__ITEMS__
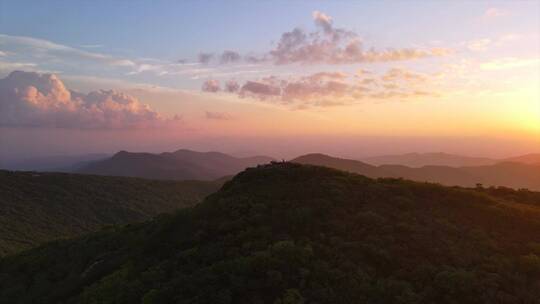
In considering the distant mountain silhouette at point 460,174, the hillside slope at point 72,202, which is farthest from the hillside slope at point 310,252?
the distant mountain silhouette at point 460,174

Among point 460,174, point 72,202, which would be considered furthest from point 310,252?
point 460,174

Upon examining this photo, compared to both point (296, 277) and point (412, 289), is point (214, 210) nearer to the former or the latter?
point (296, 277)

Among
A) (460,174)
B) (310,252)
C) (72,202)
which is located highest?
(310,252)

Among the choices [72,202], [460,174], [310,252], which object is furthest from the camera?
[460,174]

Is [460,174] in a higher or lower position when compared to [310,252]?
lower

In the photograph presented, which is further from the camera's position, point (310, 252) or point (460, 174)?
point (460, 174)

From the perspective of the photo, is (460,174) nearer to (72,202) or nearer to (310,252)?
(72,202)

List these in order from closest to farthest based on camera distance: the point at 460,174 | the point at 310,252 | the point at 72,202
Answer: the point at 310,252
the point at 72,202
the point at 460,174

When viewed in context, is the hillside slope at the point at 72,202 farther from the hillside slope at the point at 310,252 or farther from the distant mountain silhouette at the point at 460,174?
the distant mountain silhouette at the point at 460,174
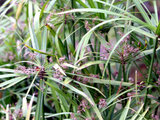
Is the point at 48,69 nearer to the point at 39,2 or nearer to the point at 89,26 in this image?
the point at 89,26

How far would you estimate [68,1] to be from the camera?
1.09m

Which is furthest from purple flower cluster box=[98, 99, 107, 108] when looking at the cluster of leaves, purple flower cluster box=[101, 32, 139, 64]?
purple flower cluster box=[101, 32, 139, 64]

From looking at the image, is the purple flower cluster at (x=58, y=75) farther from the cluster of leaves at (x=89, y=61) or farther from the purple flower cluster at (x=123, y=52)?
the purple flower cluster at (x=123, y=52)

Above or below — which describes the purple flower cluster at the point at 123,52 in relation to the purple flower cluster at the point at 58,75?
above

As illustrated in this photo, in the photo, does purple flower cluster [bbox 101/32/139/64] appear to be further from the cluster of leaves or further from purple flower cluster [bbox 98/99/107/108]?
purple flower cluster [bbox 98/99/107/108]

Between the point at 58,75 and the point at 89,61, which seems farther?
the point at 89,61

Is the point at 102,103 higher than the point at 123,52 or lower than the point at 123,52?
lower

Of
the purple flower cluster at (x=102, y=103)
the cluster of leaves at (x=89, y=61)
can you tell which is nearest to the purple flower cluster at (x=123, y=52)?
the cluster of leaves at (x=89, y=61)

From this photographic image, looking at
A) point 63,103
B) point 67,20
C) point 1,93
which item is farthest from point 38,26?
point 1,93

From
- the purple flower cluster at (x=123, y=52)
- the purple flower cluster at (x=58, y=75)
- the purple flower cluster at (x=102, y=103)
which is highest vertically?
the purple flower cluster at (x=123, y=52)

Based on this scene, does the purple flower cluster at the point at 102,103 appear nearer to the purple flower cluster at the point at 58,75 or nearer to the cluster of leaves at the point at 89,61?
the cluster of leaves at the point at 89,61

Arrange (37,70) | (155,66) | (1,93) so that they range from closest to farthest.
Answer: (37,70)
(155,66)
(1,93)

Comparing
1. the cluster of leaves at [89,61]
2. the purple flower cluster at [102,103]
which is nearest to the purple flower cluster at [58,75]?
the cluster of leaves at [89,61]

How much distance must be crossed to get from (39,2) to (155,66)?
692 mm
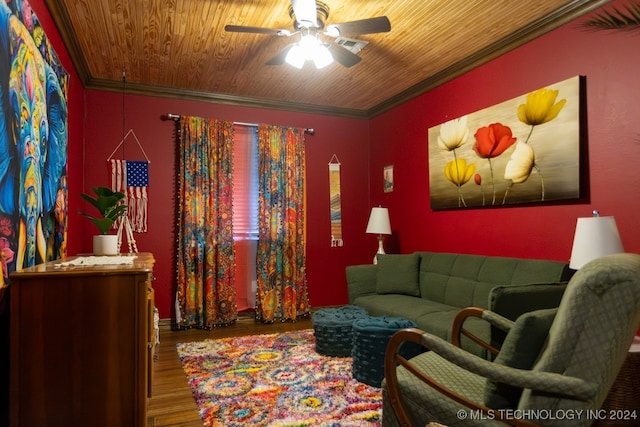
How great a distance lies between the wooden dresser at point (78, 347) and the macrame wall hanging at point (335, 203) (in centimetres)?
347

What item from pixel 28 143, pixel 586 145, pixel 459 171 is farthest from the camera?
pixel 459 171

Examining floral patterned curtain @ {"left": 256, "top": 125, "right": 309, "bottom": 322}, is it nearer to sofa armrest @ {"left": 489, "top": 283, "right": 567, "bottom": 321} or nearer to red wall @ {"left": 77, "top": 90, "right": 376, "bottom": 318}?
red wall @ {"left": 77, "top": 90, "right": 376, "bottom": 318}

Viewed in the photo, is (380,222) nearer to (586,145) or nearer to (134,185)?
(586,145)

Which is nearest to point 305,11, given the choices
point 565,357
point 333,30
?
point 333,30

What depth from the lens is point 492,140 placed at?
3459mm

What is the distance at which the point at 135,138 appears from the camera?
4371 mm

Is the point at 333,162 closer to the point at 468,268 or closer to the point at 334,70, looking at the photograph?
the point at 334,70

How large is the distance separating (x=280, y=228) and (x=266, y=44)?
7.15 ft

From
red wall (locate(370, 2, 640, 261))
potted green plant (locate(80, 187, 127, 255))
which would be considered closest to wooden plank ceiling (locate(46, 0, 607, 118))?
red wall (locate(370, 2, 640, 261))

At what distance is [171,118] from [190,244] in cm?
143

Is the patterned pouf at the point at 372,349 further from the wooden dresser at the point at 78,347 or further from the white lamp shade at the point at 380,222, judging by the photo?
the white lamp shade at the point at 380,222

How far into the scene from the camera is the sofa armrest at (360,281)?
4.06 metres

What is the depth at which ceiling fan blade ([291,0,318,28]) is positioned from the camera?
246cm

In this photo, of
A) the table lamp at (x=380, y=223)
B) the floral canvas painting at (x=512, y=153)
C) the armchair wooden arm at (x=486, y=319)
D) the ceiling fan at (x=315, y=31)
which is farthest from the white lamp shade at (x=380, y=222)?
the armchair wooden arm at (x=486, y=319)
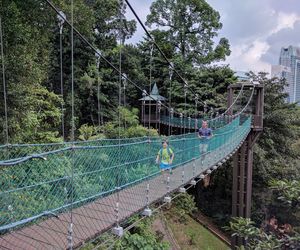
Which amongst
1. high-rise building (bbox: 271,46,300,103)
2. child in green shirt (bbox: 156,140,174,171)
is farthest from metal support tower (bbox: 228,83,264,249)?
high-rise building (bbox: 271,46,300,103)

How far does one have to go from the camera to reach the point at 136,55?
12.4 metres

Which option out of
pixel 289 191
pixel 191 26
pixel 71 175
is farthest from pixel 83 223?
pixel 191 26

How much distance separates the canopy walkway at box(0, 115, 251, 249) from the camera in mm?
1699

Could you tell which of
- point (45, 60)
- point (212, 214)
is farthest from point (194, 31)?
point (45, 60)

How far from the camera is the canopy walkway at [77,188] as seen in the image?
1.70 meters

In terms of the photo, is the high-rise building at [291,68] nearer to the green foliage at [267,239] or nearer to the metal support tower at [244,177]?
the metal support tower at [244,177]

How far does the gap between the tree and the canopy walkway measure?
33.5ft

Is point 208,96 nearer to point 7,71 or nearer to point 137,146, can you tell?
A: point 7,71

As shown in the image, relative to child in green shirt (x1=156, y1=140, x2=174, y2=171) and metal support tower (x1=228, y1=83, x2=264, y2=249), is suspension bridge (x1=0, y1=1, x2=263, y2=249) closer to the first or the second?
child in green shirt (x1=156, y1=140, x2=174, y2=171)

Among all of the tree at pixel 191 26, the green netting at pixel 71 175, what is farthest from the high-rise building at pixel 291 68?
the green netting at pixel 71 175

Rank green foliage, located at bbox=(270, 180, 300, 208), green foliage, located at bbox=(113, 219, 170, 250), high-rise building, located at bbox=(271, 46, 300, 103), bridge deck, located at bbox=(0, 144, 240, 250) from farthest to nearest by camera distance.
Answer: high-rise building, located at bbox=(271, 46, 300, 103) < green foliage, located at bbox=(113, 219, 170, 250) < green foliage, located at bbox=(270, 180, 300, 208) < bridge deck, located at bbox=(0, 144, 240, 250)

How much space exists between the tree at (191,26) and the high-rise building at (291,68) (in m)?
7.44

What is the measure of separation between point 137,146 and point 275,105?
6.67 metres

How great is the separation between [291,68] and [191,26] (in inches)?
458
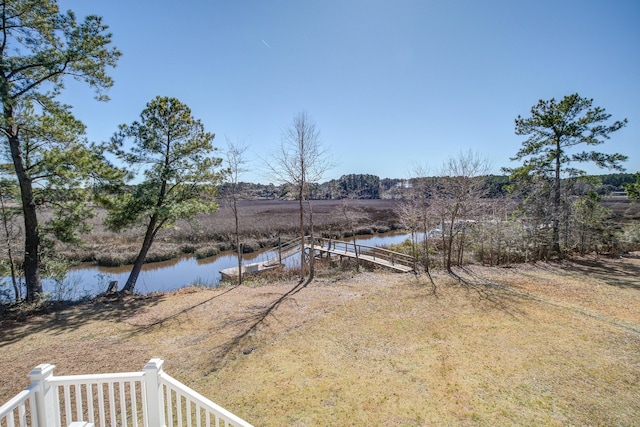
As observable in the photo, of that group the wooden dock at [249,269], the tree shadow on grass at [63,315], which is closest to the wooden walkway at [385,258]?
the wooden dock at [249,269]

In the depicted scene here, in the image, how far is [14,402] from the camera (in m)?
2.64

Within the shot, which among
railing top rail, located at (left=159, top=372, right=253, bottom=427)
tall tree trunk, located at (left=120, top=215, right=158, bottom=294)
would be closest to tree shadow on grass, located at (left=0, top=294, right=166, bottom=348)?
tall tree trunk, located at (left=120, top=215, right=158, bottom=294)

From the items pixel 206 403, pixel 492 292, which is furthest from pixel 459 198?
pixel 206 403

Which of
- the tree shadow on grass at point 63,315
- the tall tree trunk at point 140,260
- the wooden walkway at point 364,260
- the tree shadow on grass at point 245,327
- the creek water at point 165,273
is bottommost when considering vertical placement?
the creek water at point 165,273

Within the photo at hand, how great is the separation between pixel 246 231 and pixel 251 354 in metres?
23.7

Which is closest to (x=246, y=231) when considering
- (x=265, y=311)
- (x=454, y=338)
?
(x=265, y=311)

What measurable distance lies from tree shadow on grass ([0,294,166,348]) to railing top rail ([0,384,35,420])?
18.5ft

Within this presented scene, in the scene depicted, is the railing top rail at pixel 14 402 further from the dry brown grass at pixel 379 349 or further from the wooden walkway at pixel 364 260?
the wooden walkway at pixel 364 260

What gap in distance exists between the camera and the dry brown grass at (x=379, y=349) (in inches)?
168

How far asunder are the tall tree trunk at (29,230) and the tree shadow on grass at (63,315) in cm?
69

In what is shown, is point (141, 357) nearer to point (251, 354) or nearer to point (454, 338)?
point (251, 354)

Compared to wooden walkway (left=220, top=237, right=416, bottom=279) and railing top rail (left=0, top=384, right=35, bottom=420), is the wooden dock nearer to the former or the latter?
wooden walkway (left=220, top=237, right=416, bottom=279)

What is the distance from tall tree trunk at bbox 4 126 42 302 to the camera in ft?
27.7

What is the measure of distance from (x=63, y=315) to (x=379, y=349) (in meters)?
8.80
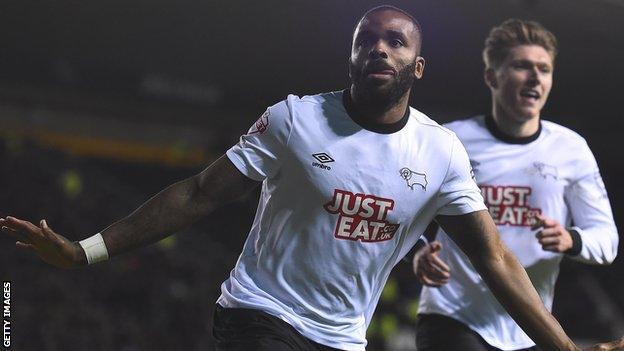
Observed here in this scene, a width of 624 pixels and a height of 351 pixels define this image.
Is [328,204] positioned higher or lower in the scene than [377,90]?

__PROBLEM__
Only the lines from the one containing "What gap in" through the last line of the data belong in the copy, both included and reproduced exactly. Pictures do not.

__THE OUTPUT__
What gap in distance exists between the camera and the dry brown grass at (x=379, y=349) (in inches)?
168

How far asunder are the tall tree trunk at (29,230) and the tree shadow on grass at (63,315) in cm?
69

In what is shown, is point (141, 357) nearer to point (251, 354) or nearer to point (454, 338)?
point (251, 354)

Compared to wooden walkway (left=220, top=237, right=416, bottom=279) and railing top rail (left=0, top=384, right=35, bottom=420), is the wooden dock nearer to the former or the latter?
wooden walkway (left=220, top=237, right=416, bottom=279)

What is the distance from tall tree trunk at bbox 4 126 42 302 to the camera in ft?
27.7

What is the measure of distance from (x=63, y=315) to (x=379, y=349) (in meters)?
8.80
Observed here in this scene, a width of 624 pixels and a height of 351 pixels define this image.
Is [328,204] positioned higher or lower in the scene than [377,90]?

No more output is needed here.